■ **STUDY MATERIAL**
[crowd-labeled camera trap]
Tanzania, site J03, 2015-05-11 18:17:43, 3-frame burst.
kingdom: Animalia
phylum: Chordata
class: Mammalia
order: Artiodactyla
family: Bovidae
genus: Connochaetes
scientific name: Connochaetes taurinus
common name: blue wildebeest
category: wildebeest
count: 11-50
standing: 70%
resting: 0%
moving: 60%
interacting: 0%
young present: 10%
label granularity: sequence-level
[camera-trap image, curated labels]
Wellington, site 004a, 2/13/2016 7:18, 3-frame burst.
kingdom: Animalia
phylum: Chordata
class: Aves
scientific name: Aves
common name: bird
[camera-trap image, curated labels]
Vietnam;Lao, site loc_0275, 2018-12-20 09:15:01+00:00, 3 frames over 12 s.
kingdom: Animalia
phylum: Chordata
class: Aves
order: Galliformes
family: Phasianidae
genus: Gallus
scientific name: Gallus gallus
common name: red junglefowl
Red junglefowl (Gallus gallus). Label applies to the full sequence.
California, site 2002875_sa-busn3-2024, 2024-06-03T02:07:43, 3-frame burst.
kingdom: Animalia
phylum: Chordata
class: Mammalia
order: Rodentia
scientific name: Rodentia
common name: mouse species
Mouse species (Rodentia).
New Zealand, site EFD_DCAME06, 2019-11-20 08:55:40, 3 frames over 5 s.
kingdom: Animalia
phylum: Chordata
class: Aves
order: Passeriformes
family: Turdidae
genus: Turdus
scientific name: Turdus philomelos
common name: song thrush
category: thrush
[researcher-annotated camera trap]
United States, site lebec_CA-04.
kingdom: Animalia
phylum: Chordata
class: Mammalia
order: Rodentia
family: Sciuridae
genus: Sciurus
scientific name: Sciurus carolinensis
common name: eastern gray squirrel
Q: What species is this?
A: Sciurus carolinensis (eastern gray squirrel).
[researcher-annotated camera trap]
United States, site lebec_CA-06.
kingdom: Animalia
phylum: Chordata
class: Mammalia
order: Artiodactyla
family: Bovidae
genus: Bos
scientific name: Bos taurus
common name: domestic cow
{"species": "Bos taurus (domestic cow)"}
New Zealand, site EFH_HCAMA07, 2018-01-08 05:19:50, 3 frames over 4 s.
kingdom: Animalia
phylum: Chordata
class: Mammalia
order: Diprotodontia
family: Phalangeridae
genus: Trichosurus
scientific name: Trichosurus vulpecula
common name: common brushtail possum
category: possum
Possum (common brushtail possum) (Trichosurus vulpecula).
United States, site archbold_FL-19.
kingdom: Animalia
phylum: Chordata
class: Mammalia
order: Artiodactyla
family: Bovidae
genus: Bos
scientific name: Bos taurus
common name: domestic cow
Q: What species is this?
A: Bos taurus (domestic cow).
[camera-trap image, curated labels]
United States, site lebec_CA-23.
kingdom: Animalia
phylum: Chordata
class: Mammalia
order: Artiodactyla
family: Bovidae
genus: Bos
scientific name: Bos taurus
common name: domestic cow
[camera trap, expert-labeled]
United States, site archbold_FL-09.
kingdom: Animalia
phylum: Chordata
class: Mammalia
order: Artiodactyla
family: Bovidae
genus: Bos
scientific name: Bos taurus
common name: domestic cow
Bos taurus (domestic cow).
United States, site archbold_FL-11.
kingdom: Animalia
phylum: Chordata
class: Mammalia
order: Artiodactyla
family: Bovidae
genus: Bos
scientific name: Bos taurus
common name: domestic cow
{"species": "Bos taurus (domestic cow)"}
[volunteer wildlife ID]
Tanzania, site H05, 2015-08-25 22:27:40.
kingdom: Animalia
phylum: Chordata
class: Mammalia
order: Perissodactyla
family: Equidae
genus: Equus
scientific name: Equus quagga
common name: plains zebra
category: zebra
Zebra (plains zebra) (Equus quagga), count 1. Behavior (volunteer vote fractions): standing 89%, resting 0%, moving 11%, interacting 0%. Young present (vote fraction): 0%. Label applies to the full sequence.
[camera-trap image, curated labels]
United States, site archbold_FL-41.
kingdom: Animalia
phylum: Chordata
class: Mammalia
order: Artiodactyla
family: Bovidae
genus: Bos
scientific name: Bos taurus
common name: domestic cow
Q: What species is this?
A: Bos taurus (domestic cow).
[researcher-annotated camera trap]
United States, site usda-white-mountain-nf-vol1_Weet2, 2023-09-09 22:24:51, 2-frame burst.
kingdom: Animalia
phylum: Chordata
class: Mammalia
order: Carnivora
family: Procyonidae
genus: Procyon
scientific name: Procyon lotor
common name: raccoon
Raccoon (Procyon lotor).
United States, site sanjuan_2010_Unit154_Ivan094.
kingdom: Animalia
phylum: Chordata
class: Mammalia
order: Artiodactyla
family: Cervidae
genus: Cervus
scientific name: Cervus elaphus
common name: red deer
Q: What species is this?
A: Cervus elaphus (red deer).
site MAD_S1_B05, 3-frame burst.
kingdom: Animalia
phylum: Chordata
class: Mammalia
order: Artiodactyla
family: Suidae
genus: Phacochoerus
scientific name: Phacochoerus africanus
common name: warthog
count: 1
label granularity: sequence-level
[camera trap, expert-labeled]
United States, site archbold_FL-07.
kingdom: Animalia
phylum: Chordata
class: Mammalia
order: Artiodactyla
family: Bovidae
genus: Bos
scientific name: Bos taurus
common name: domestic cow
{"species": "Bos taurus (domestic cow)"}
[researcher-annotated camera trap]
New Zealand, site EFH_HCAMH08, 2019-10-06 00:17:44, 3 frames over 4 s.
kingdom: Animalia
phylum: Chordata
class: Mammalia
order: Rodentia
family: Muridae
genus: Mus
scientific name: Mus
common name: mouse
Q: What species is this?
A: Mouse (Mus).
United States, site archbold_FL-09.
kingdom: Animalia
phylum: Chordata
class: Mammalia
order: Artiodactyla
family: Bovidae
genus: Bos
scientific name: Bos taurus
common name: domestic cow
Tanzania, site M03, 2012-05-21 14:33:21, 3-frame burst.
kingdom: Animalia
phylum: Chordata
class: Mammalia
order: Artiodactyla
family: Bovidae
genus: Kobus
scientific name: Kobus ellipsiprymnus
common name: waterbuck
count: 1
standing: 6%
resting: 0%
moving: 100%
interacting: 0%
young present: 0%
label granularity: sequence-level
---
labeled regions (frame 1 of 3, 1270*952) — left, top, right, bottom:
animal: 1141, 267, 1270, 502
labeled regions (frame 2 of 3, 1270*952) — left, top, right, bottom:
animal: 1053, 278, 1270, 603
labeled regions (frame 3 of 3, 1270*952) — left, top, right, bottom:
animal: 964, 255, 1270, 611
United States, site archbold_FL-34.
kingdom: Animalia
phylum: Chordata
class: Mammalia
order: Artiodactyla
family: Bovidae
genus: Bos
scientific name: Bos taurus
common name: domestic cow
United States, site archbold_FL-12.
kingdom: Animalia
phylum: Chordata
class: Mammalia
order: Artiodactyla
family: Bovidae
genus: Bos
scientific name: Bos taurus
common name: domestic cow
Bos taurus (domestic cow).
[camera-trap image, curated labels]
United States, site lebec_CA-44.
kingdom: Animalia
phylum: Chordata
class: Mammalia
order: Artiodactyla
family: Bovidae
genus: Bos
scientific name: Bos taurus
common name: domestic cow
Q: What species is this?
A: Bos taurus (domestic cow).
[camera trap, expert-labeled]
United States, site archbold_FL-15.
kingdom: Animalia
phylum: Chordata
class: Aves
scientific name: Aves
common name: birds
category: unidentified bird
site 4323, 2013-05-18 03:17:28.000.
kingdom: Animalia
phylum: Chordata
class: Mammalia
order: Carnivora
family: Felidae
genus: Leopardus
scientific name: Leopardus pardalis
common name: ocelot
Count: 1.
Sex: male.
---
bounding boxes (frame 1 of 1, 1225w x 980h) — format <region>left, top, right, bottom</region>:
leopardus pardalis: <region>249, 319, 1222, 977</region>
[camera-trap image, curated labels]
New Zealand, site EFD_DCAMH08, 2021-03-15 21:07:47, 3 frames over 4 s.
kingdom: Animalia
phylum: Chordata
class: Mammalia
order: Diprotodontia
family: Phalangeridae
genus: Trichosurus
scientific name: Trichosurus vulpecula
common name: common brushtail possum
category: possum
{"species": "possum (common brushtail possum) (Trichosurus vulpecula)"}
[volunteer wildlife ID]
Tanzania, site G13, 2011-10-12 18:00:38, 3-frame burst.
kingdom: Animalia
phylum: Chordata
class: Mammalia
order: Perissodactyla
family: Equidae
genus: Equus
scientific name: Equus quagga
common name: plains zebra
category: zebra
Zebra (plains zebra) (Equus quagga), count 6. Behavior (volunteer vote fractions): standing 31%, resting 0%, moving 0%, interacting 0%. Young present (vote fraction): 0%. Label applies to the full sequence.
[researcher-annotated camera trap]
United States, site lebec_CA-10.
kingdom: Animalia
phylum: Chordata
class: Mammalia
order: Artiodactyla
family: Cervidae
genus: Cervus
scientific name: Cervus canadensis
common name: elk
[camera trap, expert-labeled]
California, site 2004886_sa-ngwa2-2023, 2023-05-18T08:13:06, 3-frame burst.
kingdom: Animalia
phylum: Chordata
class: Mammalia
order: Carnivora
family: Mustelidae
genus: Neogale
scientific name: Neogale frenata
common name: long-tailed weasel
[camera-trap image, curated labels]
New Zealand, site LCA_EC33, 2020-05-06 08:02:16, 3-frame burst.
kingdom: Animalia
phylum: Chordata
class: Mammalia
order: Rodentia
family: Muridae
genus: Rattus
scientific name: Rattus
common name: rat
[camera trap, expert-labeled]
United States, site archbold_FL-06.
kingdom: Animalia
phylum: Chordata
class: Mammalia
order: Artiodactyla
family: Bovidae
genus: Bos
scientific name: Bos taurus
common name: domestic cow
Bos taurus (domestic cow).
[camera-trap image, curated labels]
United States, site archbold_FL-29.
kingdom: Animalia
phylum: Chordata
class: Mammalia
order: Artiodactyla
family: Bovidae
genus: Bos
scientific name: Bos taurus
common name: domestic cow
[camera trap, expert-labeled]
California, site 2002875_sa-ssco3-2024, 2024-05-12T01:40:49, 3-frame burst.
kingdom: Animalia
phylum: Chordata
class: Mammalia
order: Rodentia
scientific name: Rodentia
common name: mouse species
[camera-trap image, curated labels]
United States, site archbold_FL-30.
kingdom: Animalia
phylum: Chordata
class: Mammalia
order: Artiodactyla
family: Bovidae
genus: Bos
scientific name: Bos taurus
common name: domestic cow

■ **DIRECTIONS**
Looking at the listing above, how many of its lines contain "Tanzania"? Say only the number.

■ **RESULT FOR THIS EXERCISE**
4